Não deu tempo de ninguém sorrir aquele sorriso polido e safado que você e eu e todos fabricamos no canto da boca quando se pretende demonstrar superioridade cultural. Sabe como? Também a gargalhada franca e inculta não foi possível. O que se ouviu, muito mais do que as palavras sem contexto do homem idem, foram os gritos enormes de buzina e de freada, só não maiores do que o uivo de meus fantasmas quando me atropelam. Um corpo sob uma das rodas dianteiras de um caminhão. Mas não era ninguém, apenas um cachorro cuja vida não lhe fugiu imediatamente, e sim alguns segundos após o evento.
Fugiu pela boca, diga-se de passagem. É que quando o caminhoneiro foi embora sem se dar ao trabalho de descer da cabine —afinal era só um cachorro— as pessoas observaram no asfalto o coração do animal. Mas é preciso fazer justiça ao condutor do veículo: teve escrúpulo de não matar mais uma vez o bicho, o que fatalmente aconteceria se passasse por cima dele mais alguma roda. E para isso demonstrou invulgar perícia ao manobrar o veículo e evitar o corpo. Os cínicos talvez o aplaudissem.
É preciso voltar à ideia exposta no primeiro parágrafo, pois repentinamente me dei conta de que, se não todo ele, boa parte do comportamento do homem civilizado diante do assassinato se manifestava na casa lotérica. Um menino que assistiu ao crime permaneceu longo tempo, o tempo de sua eternidade particular, boquiaberto, sem saber. Parecia conversar com seus longes. Procurando respostas, os olhos arregalados imploravam pelos olhos da mãe, em cujos lábios se escondia uma vontade de brindar à morte do bicho. Certamente dessas pessoas que sem motivo razoável envenenam animais de estimação, você deve conhecer alguém assim. Quedo e mudo, o menino se escondeu atrás da saia, sem saber o monstro que dentro dela habitava. Talvez ali, naquele preciso instante, tenha brotado um homem sensível aos sentimentos sem nome que por vezes habitam nossa alma, sensível à dor alheia.
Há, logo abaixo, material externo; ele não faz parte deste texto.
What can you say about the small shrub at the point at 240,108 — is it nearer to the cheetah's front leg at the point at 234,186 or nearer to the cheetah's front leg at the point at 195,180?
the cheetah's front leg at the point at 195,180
Ao meu lado, uma senhora, muitos graus de miopia ou astigmatismo, tirou os óculos, abaixou a cabeça, cobriu o rosto com ambas as mãos, chorou feito criança. Garantiu: cachorros são criaturinhas de Deus, animais amorosos; lembrou-se do dia em que, menina, alguém envenenou o Tués (esse o nome de seu cachorro); disse que o ser humano é a pior raça existente sobre a face dessa Terra; afiançou com toda a certeza do mundo: o motorista atropelou o bichinho deliberadamente, só podia ser; desculpou-se pelas lágrimas vexatórias. Foi embora sem pagar as contas, subtraída de si, perdida numa infância que voltou sem ser chamada.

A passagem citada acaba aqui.